— Assigned task —
Rewrite the passage of the post on completed Planner tasks from "Take the output" to "the ‘completedBy’ property.", swapping "Visual Studio Code" for "Notepad++".

— Page text —
Posted on May 1, 2022May 1, 2022 by Tom

“I’d like to receive an information about a completed Planner task, but Power Automate doesn’t tell me which user completed it!”


If you use the ‘When a task is completed’ Planner trigger, you’ll get a lot of dynamic contents. You get the author, the assigned user, the creation, start, due and completed date, but there’s no information who completed the task. The ‘Completed By’ dynamic content is just not there. Yet it’s still possible to get the information, and this post will show you how.

Extract it from the trigger output JSON

As already explained in the post on parsing JSON, dynamic contents only simplify your work. Power Automate will process the output from an action, and offer you the values it recognises as dynamic contents. If something is missing among the dynamic contents, it doesn’t mean that the information isn’t there. It just wasn’t offered directly.

Take the output from the trigger action, and place it in a text editor (I prefer Visual Studio Code). You’ll see that it contains the ‘completedBy’ property.

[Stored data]

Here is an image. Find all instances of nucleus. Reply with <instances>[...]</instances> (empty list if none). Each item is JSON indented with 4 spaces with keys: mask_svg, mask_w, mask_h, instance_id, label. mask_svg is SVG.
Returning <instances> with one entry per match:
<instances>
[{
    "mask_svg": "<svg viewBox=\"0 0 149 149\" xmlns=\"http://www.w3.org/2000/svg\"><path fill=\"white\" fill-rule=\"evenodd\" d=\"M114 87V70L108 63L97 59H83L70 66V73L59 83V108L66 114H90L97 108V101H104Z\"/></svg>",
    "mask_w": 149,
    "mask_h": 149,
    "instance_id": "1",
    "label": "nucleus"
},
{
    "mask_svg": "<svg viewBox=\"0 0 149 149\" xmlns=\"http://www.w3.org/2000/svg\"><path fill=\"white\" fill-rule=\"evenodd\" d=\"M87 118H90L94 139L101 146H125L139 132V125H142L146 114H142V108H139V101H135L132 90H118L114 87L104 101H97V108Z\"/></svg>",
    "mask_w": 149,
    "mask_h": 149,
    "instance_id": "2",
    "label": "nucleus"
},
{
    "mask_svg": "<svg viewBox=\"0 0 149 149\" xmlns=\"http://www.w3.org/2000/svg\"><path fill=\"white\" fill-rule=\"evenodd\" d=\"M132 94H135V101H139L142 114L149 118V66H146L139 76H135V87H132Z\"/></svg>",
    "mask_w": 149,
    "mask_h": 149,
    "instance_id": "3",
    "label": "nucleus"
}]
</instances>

— Reply —
Take the output from the trigger action, and place it in a text editor (I prefer Notepad++). You’ll see that it contains the ‘completedBy’ property.